CONSIGNA 1 ->
Filtra los registros y copia cada línea que contenga la palabra "logo". Se distinguen mayúsculas y minúsculas.

Digamos así: los poemas, los razonamientos poéticos dislocados y los disloques que clavan en la razón una estaca poética, son las estaciones solitarias de esta pampa de signos tejida por Luis Tedesco. Para ser más claros: estos poemas de Luis Tedesco aparecen en un punto -fugaz como todo punto- pero con un fuerte alarido que enseguida se diluye, para decirnos una sola cosa: estamos ante un trabajo excepcional, un trabajo de esos que contemplan los minados fulgores del pasado para decirnos algo… ¿proseguir, coronar o recomenzar? Deberíamos decir qué, pues éstos de Tedesco son escritos de un fino lirismo entrechocado por todos los detritus imaginables de los modos de habla y también de creencias.
Por cierto, está la “gauchesca” que se roza desde siempre en los poemas de Tedesco. Rozar, tocando de lejos, porque no es la gauchesca, es un tono alusivo, una lejanía que alguien que escucha un tono una sola vez y desaparece. O al usarlo lo hace desparecer. Lo que le interesa es otra cosa, experimentar con la lengua sobre lo que otros ya han experimentado. Montarlo de nuevo y cabalgar distinto.

EXTRACTOS DE REGISTROS ->
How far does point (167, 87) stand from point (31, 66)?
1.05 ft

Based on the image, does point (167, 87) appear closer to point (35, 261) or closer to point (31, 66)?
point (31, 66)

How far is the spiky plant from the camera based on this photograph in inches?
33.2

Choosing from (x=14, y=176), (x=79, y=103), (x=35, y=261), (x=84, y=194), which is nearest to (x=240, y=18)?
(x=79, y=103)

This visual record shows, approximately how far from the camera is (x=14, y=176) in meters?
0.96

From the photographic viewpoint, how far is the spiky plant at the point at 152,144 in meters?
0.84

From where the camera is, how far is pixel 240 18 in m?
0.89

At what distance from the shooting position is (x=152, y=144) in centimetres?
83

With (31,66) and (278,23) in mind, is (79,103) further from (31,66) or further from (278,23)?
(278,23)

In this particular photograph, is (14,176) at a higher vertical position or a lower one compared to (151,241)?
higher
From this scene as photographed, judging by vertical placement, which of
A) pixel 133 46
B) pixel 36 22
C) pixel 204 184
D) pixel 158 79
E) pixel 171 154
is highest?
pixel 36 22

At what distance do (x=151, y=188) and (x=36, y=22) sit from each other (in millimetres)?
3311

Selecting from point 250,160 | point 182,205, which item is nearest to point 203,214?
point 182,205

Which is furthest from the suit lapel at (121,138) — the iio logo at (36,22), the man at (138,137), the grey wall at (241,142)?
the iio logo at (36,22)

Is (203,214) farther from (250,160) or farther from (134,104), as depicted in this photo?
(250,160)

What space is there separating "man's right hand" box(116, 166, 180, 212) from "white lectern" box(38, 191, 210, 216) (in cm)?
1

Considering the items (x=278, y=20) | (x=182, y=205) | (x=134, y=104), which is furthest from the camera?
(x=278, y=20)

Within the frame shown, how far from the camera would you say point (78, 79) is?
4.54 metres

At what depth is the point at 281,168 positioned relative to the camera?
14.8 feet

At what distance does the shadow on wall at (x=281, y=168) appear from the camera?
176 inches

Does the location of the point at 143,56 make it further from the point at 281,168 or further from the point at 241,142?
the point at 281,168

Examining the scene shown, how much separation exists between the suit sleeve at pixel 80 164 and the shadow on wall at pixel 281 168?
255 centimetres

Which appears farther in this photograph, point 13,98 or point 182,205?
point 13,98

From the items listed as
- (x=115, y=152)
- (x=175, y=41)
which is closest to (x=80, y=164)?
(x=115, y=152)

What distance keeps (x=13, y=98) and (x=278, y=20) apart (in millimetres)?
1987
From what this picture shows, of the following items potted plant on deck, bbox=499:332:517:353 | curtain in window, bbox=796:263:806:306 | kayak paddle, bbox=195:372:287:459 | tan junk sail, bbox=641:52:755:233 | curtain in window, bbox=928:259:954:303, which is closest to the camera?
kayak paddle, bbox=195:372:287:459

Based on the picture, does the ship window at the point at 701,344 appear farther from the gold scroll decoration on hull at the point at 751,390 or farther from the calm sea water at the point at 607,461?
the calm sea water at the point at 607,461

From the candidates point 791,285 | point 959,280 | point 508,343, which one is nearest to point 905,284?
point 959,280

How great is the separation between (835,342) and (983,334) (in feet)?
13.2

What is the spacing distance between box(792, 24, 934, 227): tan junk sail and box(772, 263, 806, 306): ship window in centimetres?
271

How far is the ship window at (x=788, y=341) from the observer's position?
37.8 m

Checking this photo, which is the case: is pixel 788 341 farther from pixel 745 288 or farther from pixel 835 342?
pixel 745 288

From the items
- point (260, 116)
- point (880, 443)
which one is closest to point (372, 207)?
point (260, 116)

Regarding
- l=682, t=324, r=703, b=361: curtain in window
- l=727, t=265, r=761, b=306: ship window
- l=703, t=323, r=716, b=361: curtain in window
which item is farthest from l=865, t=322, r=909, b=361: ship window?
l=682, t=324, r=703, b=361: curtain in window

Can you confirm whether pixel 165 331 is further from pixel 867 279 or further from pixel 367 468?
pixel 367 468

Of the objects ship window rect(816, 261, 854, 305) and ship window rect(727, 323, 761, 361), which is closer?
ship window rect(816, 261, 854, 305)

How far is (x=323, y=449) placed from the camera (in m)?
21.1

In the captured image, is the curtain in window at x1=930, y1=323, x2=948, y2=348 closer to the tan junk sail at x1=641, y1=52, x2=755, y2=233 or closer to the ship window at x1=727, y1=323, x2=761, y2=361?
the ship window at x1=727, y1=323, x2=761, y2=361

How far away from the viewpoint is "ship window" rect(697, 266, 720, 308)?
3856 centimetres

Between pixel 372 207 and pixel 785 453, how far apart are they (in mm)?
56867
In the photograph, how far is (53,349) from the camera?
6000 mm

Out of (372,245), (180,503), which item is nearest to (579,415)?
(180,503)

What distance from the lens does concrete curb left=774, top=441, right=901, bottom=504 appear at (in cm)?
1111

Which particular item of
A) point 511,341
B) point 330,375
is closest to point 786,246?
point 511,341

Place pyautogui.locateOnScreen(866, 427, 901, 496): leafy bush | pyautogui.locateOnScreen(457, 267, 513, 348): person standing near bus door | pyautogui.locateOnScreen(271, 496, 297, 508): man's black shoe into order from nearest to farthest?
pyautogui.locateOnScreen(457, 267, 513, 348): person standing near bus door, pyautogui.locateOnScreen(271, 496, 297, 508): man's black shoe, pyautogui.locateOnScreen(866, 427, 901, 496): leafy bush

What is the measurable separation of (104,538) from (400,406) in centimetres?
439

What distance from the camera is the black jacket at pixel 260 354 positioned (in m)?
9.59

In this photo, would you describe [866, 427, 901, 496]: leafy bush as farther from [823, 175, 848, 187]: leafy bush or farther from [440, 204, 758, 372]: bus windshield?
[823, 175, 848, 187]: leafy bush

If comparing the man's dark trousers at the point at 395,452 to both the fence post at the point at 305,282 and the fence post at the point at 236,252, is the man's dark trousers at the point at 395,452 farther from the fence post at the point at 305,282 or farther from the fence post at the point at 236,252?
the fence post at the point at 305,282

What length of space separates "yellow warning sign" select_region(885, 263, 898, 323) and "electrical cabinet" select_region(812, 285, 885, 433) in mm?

CONSIGNA 2 ->
Continúa el texto sobre los poemas de Luis Tedesco a partir de su última oración.

RESPUESTA 1 ->
Which is furthest from the suit lapel at (121,138) — the iio logo at (36,22), the man at (138,137), the grey wall at (241,142)?
the iio logo at (36,22)

RESPUESTA 2 ->
Si quisiéramos apresurarnos un poco, habría que decir que las poesías de Tedesco son un rozar, una contaminación inmediata y aparente. Toca algo y se va; pero en el tocarlo, hay un sello que se ha impreso en la cosa que actúa tocando, el órgano palpante. Palpa y riza; palpa y encrespa. Si esa cosa es el trabajo poético, el de Tedesco se hace con el remiendo asombroso de fragmentos que parecen una sola voz, pero nos desesperan al ir descubriendo, por partes o simultáneamente, al linyera de las palabras, que curva lo liso, el escucha fino de cómo se ama, se desea y se destruye en las ciudades, al hombre ansioso de creencias que va del eros al tánatos, como si un pozo negro se convirtiera en hombre y el hombre en pozo negro. De esas inmundicias sale la divinidad en fraseos que escarban cada palabra por dentro con afán de despellejador. Y que así componen un lamento teológico acribillado de imposibles, fraseos desencajados pero extrañamente familiares, evanescencias convertidas en metáforas de sutiles énfasis. ¿Barroquismos?
Aparentemente. Es que el calmo furor del disconforme hace añicos al verso siguiente. Pero esos añicos son igualmente exquisitos, traen otros componentes siempre; como una gran escala del escuchar. El escuchar a gran escala: simultáneamente, superpuestamente, revolcado en el grumo infinito de palabras tornasoladas. Todas destruidas sin dejar de tener sentido. Porque están a punto de destruirse o a punto de disolverse. En ese frágil momento las encuentra Tedesco.
¿Cómo escucha Tedesco? Con la sapiencia insomne de quien recoge detritus por el camino, los observa y los arroja, para que el próximo viandante sepa que alguien ha hecho algo con eso, y que lo que deja atrás es el desafío de una tarea. No es posible describir esto; son actos del meditador que habla en esos poemas. La nada, la muerte, la rara comunión entre palabras, apenas cosidas en un segundo por un hilo que se desvanece. Por más sintaxis inventada (Tedesco: inventor de una sintaxis) recuerdan cosas. Recuerdan a Macedonio. Pero qué digo… Digo que “recuerdan” a Macedonio. Pero es un recuerdo con el que Tedesco sabe qué hacer. Como anda por el camino, lo recoge y lo devuelve al basural de la memoria.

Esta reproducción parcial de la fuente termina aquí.